Philippines College of Physicians
- Abbreviation: PCP
- Formation: 1953
- Headquarters: 22nd Floor One San Miguel Bldg. San Miguel Avenue, Ortigas Center, Pasig, Philippines
- Members: 13,000
- Leader: Rontgene M. Solante, MD, FPCP (President)
- Website: pcp.org.ph

= Philippine College of Physicians =

The Philippine College of Physicians (PCP) is an umbrella organization, formed in 1952, of internists in the Philippines. It was founded by Dr. Gonzalo F. Austria.

Its three main aims are:
1. Continuing medical education of internists and other physicians;
2. Certification and regulation of the subspecialty of Internal Medicine;
3. Accreditation of the training institutions for Internal Medicine in the Philippines.
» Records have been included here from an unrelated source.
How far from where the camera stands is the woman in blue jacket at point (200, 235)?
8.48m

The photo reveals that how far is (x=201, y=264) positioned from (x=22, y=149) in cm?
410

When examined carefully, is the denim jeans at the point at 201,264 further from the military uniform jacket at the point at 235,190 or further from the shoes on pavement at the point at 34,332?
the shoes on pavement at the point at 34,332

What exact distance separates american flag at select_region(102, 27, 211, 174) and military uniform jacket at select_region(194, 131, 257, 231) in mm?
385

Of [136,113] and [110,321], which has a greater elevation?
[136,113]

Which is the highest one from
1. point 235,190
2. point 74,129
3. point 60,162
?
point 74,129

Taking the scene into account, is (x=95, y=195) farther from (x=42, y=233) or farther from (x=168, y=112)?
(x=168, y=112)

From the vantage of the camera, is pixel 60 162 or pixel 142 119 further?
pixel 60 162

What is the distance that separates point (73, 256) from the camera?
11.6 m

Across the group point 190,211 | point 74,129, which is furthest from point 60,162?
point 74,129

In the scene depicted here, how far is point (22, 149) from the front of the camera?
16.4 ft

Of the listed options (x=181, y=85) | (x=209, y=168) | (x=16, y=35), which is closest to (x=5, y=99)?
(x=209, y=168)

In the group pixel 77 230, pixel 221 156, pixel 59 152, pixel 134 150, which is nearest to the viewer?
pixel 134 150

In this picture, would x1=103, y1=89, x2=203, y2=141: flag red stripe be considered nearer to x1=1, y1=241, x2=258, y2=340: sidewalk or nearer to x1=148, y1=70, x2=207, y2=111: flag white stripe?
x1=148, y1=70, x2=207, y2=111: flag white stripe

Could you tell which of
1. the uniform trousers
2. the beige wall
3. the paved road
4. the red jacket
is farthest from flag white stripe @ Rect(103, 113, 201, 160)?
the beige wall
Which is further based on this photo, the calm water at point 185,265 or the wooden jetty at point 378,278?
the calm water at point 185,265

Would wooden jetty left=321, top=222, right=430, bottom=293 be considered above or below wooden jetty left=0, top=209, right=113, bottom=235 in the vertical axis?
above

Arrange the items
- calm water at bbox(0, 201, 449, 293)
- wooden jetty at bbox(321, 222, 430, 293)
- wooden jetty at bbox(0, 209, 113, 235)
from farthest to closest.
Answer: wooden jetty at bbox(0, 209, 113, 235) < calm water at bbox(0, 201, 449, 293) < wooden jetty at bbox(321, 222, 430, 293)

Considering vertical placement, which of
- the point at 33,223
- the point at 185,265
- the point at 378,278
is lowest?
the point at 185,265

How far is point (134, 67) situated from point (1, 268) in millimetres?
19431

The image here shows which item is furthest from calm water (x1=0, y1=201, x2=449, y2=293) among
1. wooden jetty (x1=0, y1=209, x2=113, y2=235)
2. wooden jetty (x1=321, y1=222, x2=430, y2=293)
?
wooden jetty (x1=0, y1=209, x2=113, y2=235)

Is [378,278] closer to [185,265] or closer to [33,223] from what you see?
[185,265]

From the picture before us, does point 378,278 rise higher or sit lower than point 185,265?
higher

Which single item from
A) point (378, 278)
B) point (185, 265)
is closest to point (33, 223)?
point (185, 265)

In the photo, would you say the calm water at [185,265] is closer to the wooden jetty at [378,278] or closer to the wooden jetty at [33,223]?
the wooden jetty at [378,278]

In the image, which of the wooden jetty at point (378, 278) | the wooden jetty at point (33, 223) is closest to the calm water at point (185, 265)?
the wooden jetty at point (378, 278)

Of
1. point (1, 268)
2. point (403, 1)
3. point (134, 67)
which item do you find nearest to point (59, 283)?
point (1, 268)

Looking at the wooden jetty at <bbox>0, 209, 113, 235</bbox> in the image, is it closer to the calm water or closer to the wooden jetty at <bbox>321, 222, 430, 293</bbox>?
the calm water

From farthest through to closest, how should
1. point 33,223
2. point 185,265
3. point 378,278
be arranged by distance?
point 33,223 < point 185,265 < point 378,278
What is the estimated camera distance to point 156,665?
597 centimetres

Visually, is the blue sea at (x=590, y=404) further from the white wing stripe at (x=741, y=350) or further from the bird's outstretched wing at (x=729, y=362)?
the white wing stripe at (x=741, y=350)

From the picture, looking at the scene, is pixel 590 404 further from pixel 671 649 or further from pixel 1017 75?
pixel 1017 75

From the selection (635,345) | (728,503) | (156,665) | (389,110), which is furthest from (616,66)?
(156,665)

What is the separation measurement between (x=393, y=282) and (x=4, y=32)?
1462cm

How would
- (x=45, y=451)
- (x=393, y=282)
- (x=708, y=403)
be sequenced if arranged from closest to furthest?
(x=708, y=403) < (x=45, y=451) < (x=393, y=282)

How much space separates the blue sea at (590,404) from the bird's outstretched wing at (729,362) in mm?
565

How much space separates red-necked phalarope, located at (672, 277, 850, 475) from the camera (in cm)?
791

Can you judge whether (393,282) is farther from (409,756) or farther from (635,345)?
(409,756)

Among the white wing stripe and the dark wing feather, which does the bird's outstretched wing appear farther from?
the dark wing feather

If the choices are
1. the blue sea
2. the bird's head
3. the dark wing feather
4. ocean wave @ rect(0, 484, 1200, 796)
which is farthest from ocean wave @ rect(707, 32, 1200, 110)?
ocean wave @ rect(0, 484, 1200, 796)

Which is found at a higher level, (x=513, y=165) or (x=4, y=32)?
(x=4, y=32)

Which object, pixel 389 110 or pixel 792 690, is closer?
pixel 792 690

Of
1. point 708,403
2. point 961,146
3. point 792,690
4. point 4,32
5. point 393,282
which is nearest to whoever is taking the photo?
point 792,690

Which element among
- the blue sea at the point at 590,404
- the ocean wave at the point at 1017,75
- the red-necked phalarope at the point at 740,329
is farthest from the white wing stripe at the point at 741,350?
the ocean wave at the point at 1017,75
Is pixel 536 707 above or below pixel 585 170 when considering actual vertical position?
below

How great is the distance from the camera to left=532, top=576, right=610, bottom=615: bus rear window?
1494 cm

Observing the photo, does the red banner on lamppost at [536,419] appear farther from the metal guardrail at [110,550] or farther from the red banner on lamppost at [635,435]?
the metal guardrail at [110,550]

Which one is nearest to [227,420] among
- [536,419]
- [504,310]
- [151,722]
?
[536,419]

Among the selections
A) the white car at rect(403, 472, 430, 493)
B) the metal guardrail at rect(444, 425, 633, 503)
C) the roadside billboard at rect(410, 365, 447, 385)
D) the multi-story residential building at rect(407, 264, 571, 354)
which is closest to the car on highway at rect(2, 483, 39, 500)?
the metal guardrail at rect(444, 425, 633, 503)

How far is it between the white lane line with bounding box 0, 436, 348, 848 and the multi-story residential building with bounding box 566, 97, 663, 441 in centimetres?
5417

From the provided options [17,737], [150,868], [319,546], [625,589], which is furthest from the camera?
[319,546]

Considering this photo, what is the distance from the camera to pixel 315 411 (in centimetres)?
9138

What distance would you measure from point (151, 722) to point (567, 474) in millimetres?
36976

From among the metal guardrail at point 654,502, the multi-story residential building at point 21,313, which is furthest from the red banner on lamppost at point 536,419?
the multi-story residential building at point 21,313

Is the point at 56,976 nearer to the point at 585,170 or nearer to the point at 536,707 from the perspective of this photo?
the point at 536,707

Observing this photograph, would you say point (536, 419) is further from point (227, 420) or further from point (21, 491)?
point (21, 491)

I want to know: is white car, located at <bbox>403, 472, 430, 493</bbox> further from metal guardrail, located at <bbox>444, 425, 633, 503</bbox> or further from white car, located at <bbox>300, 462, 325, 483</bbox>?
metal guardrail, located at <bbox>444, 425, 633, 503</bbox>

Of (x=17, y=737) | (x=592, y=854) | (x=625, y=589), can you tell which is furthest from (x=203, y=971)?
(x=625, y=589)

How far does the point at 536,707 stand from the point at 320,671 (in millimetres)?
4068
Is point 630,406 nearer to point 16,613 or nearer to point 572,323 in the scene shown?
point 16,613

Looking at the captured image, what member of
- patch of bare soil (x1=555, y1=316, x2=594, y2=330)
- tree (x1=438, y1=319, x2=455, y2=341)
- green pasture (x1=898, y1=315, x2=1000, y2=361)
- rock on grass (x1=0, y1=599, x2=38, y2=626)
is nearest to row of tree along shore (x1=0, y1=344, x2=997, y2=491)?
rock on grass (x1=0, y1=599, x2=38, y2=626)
==An Affiliate Society of Philippine Medical Association (PMA)==
The PCP is an affiliate society of the Philippine Medical Association and a member-society of the International Society of Internal Medicine.
The College has a total of more than 12,000 members composed of fellows, diplomates and affiliate members. The title of Diplomate in Internal Medicine is awarded by the PCP to an internist who has fulfilled all the requirements set by the Philippine Specialty Board of Internal Medicine which administers the certifying examinations annually. The title of Fellow is awarded to a Diplomate in Internal Medicine who has fulfilled the requirements for membership as Fellow in the PCP. Thus, an internist who has satisfactorily passed and fulfilled the requirements of the PCP and having been certified as such, may carry the title Diplomate in Internal Medicine and Fellow of the PCP (FPCP).

==Regional chapters==
The College has twelve regional chapters nationwide:
- PCP Northern Luzon Chapter
- PCP Northwestern Luzon Chapter
- PCP Northeastern Luzon Chapter
- PCP Central Luzon Chapter
- PCP Southern Luzon Chapter
- PCP Bicol Chapter
- PCP Western Visayas Negros Occidental Chapter
- PCP Western Visayas Panay Chapter
- PCP Central Visayas Chapter
- PCP Eastern Visayas Chapter
- PCP Northern Mindanao Chapter
- PCP Western Mindanao Chapter
- PCP Southern Mindanao Chapter

As of the present, PCP has formed additional chapters in Metro Manila and other provinces.